• [ASSIGNMENT] List every U.S. state that the article below about Summit Ministries names as a place where students attended this past summer.

• [TEXT SEGMENT]

“Who is God? What is my purpose? Why do I believe what I believe?” For Taylor students, these questions should be challenging. They should stir up wonder.
This past summer, hundreds of students ages 16–25 from around the world attended Summit Ministries in Colorado, Pennsylvania and Tennessee. These students gained knowledge and confidence in current issues and apologetics, all while discovering purpose, place and truth.
“Summit’s mission is to cultivate rising generations to resolutely champion a biblical worldview,” Summit stated on their website.
Summit longs to see young scholars rise up as leaders who are grounded, passionate and have a vision for the Church in vocations beyond the typical missions field. The burdens, questions, injustices and successes are no longer someone else’s problem, but each day seem to press heavier on the shoulders of this generation.
For two weeks, students were inspired and taught by wise and educated men and women. These renowned professors, professionals and theologians fully invest themselves in guiding students how to develop their own worldview. As a result, attendees learn how to be confident in their convictions.
Depending on the location, a day at Summit might have looked like waking up at the crack of dawn to hike a nearby mountain or spending time reading the Bible with friends.
Students then came together for teaching. Over the two weeks, students spend over 50 hours in the classroom. But Summit values activity, teamwork and creativity in a similar light. Hours were spent outside playing spikeball, soccer, volleyball and more.
As a follow up to the day’s lectures, professors facilitated group discussion by allowing students to ask in-depth questions in an intimate setting. Evenings also consisted of a time of worship, teaching and fellowship during free time or small groups.

• [GIVEN DATA]
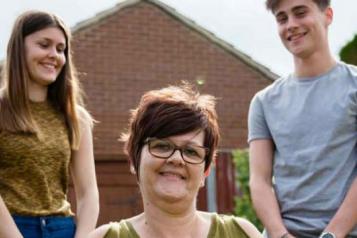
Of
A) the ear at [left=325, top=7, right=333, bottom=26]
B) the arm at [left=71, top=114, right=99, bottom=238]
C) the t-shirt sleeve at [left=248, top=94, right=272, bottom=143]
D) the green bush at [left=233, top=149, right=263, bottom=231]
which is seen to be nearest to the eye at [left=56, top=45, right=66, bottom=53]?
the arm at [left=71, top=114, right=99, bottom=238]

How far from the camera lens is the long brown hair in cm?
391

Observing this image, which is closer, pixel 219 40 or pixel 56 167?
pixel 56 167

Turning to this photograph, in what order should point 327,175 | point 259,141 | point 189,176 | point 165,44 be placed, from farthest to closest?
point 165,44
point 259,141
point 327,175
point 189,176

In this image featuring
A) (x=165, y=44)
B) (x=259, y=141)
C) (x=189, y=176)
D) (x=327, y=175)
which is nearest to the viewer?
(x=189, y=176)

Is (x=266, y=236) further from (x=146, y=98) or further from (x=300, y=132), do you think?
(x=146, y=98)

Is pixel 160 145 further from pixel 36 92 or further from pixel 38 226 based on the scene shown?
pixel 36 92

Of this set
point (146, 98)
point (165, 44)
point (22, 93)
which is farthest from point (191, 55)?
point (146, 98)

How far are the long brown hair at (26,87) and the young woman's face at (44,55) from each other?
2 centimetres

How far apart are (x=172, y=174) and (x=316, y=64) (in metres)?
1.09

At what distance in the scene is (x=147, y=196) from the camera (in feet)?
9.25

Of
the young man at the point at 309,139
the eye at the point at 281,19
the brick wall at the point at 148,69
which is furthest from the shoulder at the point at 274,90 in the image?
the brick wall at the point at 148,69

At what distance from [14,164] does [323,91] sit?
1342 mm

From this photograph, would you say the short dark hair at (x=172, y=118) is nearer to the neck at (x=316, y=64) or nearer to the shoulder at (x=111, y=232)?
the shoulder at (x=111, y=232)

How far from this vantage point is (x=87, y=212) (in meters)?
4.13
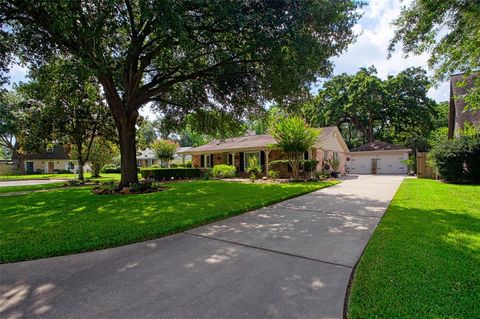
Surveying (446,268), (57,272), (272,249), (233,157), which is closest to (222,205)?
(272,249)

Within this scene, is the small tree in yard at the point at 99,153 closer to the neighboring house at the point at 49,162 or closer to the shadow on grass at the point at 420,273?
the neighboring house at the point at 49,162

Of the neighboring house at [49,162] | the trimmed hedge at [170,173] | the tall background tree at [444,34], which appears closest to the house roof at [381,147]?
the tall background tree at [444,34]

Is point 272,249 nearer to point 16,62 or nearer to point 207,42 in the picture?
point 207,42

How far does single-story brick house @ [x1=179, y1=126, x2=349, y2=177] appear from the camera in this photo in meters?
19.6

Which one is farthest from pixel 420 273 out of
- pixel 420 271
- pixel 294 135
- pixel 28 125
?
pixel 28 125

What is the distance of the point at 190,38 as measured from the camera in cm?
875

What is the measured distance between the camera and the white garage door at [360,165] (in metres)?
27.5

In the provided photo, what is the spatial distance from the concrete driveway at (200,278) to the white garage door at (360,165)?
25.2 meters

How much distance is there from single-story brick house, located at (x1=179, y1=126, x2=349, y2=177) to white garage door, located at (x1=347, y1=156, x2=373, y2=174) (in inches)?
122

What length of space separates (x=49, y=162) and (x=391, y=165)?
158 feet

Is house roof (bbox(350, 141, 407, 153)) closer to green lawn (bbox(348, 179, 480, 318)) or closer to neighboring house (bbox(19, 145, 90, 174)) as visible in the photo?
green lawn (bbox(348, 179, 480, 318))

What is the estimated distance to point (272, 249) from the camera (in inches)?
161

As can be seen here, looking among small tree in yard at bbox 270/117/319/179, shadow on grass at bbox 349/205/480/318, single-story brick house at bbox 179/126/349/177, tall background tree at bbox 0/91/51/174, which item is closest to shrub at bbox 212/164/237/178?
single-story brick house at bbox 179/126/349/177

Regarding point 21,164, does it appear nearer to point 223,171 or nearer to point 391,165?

• [ANSWER BOX] Colorado, Pennsylvania, Tennessee